If you like nice boats and fast cars, and frankly who doesn’t, the Monaco Grand Prix is the place to be.
Every year the world’s elite descend upon the beautiful Mediterranean island to take in the annual F1 race. But over the years, it’s become arguably as much about boating as it is about auto racing.
Massive superyachts with premium slips can moor with their stern facing the racetrack. It’s quite the sight, and it adds an additional spectacle to watching the world’s fastest cars rip through the narrow streets of Monaco. Both on the track and off, there’s plenty to see.
Those slips, and the top decks of those superyachts, have the perfect vantage point to catch a portion of the race. They also serve as a makeshift showcase for boating enthusiasts to see who, and what, is in town for the weekend.
There are 760 berths up for grabs near the racetrack, with the least expensive running about $3,800 a night. But, for those who want a guaranteed view of the racing, or for those who need a large slip for a large boat, they can run up to $110,000 a night.
This year included some of the nicest superyachts from around the world, plus a few smaller vessels that captured the public’s attention. We took a deep dive into the three most eye-catching boats in Monaco over the weekend, and they’re not your typical fare.
Photo – Boat International
Arguably the biggest splash on the scene was UFC superstar Conor McGregor and his Lamborghini Tecnomar 63. And it wasn’t because of the size of his boat, but because of the buzz it generated.
In 2020, ‘The Notorious’ purchased the 63-foot-long Lamborghini Tecnomar 63. The 63 is a boutique ensemble of old school Lamborghini style (the “63” is both the length of the boat and an ode to Lambo’s first year in business), and ultra-modern tech from Tecnomar. Of the 63 being made, McGregor scooped up #12 in ode to his Proper 12 Irish whiskey.
Not only is the yacht modeled after Lambo’s new hybrid Sián Supercar, it also has old school kickbacks to the Countach and Miura of the 60’s and 70’s. Tecnomar provided the modern touch with carbon fiber accents, a futuristic layout, 4000 horsepower, dual diesel V12’s, a top speed of 60 knots (70 mph). It even has the epic nickname of “Supercar of the Sea.” That is some legit performance for a luxury yacht.
By all accounts, McGregor had a really good time in Monaco. Great dock slip, too.

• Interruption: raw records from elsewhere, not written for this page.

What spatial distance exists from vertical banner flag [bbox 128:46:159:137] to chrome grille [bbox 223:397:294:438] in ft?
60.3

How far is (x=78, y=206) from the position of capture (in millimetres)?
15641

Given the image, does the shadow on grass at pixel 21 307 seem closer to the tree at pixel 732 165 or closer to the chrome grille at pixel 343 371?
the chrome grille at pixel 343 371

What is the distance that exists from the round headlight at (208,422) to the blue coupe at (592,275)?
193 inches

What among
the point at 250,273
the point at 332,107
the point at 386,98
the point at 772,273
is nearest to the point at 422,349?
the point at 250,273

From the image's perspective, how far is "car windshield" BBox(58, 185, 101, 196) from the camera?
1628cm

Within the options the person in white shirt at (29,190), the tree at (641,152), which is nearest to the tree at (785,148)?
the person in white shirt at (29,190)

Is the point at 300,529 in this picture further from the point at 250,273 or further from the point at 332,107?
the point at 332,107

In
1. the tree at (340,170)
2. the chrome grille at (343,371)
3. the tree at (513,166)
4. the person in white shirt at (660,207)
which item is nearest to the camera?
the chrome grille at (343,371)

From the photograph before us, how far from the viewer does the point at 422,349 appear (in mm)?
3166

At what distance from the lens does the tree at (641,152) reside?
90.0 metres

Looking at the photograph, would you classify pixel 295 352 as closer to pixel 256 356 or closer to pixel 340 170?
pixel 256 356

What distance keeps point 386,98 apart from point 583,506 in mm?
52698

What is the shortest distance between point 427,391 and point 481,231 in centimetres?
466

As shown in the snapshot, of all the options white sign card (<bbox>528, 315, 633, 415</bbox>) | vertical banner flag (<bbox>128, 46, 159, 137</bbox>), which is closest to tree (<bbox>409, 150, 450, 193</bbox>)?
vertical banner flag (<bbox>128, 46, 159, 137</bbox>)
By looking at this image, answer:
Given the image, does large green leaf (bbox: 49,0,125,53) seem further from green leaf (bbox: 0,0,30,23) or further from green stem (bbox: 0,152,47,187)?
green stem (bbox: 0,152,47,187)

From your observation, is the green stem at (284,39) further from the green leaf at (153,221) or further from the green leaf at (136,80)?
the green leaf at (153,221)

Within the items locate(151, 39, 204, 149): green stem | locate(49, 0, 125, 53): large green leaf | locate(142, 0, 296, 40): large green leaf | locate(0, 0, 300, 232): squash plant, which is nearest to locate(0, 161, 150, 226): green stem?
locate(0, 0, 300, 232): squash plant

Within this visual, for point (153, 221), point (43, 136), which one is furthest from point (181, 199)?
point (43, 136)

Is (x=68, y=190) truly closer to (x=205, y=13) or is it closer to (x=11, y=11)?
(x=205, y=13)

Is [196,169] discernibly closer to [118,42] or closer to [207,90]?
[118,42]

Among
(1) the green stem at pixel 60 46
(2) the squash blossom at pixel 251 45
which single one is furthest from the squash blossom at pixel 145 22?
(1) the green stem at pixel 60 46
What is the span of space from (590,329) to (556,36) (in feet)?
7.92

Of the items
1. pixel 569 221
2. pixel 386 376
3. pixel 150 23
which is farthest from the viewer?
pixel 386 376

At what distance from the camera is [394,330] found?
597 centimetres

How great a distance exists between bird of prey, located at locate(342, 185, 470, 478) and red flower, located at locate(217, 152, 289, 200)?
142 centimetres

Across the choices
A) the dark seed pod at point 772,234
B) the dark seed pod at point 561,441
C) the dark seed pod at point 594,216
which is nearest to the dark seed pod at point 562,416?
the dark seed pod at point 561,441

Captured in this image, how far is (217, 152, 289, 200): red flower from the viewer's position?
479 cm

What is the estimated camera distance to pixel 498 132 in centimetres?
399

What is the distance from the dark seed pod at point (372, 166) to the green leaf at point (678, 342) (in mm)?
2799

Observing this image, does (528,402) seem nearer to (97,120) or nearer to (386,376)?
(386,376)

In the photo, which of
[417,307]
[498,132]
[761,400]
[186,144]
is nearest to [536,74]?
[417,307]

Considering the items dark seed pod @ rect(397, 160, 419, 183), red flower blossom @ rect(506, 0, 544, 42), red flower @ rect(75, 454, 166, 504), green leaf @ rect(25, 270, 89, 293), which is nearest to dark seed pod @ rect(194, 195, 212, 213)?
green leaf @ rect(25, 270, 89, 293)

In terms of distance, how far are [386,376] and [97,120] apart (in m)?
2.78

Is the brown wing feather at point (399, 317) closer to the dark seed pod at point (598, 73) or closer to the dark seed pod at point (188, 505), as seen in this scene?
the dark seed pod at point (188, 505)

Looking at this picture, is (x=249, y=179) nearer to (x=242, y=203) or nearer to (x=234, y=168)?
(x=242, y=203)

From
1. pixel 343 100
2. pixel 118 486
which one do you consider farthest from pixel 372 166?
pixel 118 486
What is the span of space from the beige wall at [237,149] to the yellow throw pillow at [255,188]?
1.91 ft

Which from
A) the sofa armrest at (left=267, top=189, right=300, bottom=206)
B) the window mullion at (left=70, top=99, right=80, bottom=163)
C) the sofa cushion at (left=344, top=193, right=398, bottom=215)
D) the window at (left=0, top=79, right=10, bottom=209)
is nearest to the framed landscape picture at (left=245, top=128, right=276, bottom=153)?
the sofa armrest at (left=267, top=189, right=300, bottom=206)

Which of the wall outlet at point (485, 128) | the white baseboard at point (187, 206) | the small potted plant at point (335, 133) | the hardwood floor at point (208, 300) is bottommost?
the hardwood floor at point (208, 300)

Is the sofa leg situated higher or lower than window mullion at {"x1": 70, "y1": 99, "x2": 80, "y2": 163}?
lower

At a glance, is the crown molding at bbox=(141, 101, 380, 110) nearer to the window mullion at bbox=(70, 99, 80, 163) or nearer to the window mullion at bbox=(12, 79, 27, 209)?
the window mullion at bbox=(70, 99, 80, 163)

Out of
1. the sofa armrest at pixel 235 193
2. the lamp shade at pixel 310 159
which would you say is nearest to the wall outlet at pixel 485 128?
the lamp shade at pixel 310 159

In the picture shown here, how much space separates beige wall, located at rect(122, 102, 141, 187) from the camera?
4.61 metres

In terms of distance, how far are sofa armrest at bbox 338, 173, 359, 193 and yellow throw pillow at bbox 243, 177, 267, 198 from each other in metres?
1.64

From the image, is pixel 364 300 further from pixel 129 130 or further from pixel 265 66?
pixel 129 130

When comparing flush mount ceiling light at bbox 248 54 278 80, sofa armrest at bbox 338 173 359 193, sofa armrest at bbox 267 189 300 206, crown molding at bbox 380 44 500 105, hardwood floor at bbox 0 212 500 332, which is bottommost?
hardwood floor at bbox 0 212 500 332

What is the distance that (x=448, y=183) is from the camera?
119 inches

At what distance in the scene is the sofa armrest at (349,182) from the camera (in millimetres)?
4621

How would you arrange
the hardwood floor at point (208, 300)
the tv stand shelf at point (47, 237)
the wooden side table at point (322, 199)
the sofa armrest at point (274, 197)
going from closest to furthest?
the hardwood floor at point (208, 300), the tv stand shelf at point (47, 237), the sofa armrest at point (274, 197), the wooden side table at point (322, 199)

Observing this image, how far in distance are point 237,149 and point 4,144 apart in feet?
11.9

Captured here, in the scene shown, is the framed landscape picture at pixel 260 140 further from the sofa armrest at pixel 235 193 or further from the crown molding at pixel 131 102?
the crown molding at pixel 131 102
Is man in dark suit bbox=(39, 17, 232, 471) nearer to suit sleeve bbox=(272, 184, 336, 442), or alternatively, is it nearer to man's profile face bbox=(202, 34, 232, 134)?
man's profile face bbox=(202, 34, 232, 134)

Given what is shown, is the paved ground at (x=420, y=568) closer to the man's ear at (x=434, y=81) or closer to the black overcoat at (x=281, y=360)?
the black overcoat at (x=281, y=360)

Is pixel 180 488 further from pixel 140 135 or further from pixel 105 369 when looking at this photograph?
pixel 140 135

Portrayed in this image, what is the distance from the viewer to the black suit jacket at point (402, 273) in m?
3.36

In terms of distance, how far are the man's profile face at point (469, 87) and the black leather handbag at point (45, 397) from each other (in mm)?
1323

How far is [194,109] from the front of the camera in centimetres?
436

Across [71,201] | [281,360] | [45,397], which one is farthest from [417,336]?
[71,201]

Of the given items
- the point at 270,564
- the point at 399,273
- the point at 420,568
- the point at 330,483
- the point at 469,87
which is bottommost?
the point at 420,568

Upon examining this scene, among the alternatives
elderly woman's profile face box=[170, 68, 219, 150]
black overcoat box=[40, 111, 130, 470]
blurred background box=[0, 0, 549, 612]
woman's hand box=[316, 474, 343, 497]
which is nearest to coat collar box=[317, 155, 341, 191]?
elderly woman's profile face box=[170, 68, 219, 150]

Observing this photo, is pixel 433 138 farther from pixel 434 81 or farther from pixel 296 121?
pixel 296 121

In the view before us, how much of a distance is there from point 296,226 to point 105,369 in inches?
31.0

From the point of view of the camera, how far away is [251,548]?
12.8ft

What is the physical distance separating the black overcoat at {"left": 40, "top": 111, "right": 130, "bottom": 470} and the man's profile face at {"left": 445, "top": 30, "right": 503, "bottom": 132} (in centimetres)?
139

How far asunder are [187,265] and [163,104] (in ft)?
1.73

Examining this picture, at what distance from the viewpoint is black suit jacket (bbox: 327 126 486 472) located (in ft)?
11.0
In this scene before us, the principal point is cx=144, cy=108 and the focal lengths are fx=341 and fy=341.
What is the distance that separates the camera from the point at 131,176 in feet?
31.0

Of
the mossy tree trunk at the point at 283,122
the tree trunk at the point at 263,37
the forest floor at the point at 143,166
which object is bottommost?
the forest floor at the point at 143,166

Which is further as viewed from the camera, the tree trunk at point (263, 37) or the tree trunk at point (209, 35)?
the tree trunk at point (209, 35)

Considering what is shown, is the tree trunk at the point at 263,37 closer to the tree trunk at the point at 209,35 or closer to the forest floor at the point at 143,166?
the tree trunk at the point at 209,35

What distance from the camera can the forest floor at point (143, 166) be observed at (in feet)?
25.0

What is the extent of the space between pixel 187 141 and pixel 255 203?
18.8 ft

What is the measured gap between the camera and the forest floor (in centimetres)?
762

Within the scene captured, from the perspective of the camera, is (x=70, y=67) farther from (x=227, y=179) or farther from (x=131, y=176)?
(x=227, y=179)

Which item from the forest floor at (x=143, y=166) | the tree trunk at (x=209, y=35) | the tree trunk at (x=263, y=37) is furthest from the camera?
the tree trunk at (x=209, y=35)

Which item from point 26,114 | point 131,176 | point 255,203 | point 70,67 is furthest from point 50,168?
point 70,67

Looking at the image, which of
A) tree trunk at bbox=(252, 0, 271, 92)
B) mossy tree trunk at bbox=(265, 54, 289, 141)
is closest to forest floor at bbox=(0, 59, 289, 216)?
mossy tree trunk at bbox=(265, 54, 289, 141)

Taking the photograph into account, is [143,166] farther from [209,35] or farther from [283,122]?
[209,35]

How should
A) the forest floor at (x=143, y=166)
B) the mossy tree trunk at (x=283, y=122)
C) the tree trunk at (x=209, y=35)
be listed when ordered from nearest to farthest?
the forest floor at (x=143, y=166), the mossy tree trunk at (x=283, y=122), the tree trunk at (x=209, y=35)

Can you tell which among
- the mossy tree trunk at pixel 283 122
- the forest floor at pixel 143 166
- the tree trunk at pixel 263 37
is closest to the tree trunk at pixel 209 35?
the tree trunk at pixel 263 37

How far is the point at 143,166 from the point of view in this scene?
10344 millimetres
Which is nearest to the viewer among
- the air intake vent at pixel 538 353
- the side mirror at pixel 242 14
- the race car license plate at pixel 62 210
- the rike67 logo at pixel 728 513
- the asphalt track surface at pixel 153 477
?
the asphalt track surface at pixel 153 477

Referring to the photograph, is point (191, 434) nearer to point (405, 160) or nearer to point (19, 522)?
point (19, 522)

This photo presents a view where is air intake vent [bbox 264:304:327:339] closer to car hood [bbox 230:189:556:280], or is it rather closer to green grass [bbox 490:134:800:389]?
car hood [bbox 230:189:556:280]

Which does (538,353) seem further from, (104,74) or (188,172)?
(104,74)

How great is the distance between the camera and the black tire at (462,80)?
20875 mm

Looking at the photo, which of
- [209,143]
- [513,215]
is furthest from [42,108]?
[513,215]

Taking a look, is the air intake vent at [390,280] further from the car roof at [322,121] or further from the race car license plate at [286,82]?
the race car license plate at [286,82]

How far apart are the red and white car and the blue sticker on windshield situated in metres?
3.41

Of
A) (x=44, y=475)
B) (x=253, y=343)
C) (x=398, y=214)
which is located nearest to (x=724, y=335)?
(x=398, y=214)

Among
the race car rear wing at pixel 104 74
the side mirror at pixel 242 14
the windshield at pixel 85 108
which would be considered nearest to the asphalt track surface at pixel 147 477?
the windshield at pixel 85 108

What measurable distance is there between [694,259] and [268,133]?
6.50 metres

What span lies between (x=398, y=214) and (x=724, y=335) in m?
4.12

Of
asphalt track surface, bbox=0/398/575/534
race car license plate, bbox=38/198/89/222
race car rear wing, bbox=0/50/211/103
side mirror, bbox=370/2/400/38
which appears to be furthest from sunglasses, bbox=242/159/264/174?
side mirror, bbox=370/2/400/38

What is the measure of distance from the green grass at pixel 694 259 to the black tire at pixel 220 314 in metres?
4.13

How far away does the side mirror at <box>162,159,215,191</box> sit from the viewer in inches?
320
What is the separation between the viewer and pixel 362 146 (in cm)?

Always known as a crafty fighter with clever trash talk, McGregor may have out-gamed the system by bringing a smaller vessel. The inner docks of Port Hercules overlooking the racetrack have a length restriction of 30 meters. With only a 19 meter (63 foot) LOA, McGregor was able to get right on top of the action.
The biggest boat in Monaco this year might be familiar to yacht enthusiasts. The superyacht Octopus was the most expensive yacht sold in 2021, and it was originally commissioned by Microsoft co-founder Paul Allen. It is now reportedly owned by Swedish industrialist Roger Samuelsson.
The Octopus, at a whopping 414 feet long, went onto the market following Allen’s death in 2018. it sold for a record-setting $266 million in August of 2021. Initially, the ship was listed as high as $325 million before undergoing several price drops until finding a buyer. At the time it was launched in 2003, it was the world’s largest yacht.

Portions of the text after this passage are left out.